[Selected text]:
^^^^^^^^^^^^^^^^

Happy winter riding! And don't let anyone discourage you from riding in the cold. It can be an awesome way to make the best of winter, and hey, there are no bugs!


----------



## Foxhunter (Feb 5, 2012)

Warmer than merino wool is alpaca, I have a couple of sweaters and they are generally to toasty for me.


----------



## PoptartShop (Jul 25, 2010)

I just layer up & I'm fine. Double up on socks, wear thermals underneath, heavy jacket, gloves, etc.

A scarf can help with your face/neck or just use a face mask. I haven't used either of them when I ride, but they do work. Ear warmers are good too.


----------



## COWCHICK77 (Jun 21, 2010)

Yesterday it was -10F with the wind when I started about daylight. 
I prefer anything wool or silk for an under layer. Wool sweater. Wool socks, wool gloves. Silk scarf. I dont wear a helmet so a wool scotch cap with ear flaps.
I usually despise Carhartt clothing but yesterday I wore an older Carhartt coat that was my FIL because it was big enough it wouldn't be tight. And it was surprisingly warm.
I wore jeans with shotgun chaps over them.

^^^^^^^^^^^^^^^^

[Record list]:
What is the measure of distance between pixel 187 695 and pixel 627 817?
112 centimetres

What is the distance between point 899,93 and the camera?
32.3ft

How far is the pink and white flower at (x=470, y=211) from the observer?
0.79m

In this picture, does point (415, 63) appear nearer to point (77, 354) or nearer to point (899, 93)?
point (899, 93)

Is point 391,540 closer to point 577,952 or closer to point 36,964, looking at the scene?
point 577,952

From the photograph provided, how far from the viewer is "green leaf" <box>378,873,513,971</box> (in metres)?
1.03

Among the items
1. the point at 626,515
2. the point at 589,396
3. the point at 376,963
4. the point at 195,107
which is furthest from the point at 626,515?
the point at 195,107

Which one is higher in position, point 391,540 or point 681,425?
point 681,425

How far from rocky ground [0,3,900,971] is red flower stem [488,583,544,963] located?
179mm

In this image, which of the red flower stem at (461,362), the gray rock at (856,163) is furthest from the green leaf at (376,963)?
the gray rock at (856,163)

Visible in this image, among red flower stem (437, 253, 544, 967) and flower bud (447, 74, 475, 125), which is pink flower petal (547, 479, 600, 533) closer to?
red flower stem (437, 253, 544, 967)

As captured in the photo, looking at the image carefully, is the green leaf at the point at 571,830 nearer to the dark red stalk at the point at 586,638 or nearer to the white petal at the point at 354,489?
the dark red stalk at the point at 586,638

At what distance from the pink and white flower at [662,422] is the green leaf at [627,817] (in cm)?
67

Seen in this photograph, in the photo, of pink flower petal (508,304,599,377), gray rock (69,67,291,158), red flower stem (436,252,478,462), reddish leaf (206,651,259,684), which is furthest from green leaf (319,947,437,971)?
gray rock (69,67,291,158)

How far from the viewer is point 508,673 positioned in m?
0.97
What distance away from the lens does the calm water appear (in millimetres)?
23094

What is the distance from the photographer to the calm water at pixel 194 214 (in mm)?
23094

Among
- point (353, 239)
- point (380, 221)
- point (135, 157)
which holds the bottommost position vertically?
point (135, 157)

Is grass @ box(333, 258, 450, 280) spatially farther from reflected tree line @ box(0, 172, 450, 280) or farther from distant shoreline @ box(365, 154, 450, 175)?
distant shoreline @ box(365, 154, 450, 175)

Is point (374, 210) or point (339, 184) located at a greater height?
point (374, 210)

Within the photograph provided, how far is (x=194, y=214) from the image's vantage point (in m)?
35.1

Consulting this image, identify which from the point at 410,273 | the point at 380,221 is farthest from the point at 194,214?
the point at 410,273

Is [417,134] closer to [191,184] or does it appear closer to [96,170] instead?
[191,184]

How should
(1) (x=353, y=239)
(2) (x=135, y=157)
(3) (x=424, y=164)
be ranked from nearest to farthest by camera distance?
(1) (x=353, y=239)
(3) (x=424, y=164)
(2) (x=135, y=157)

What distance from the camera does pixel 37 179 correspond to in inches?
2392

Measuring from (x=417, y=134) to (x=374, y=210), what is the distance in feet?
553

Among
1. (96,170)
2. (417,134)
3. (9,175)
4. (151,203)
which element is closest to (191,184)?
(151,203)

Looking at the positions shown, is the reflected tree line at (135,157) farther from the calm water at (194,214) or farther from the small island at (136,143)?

^^^^^^^^^^^^^^^^

[Goal]:
In the winter riding thread, which material does Foxhunter name as warmer than merino wool?

[Answer to this exercise]:
Alpaca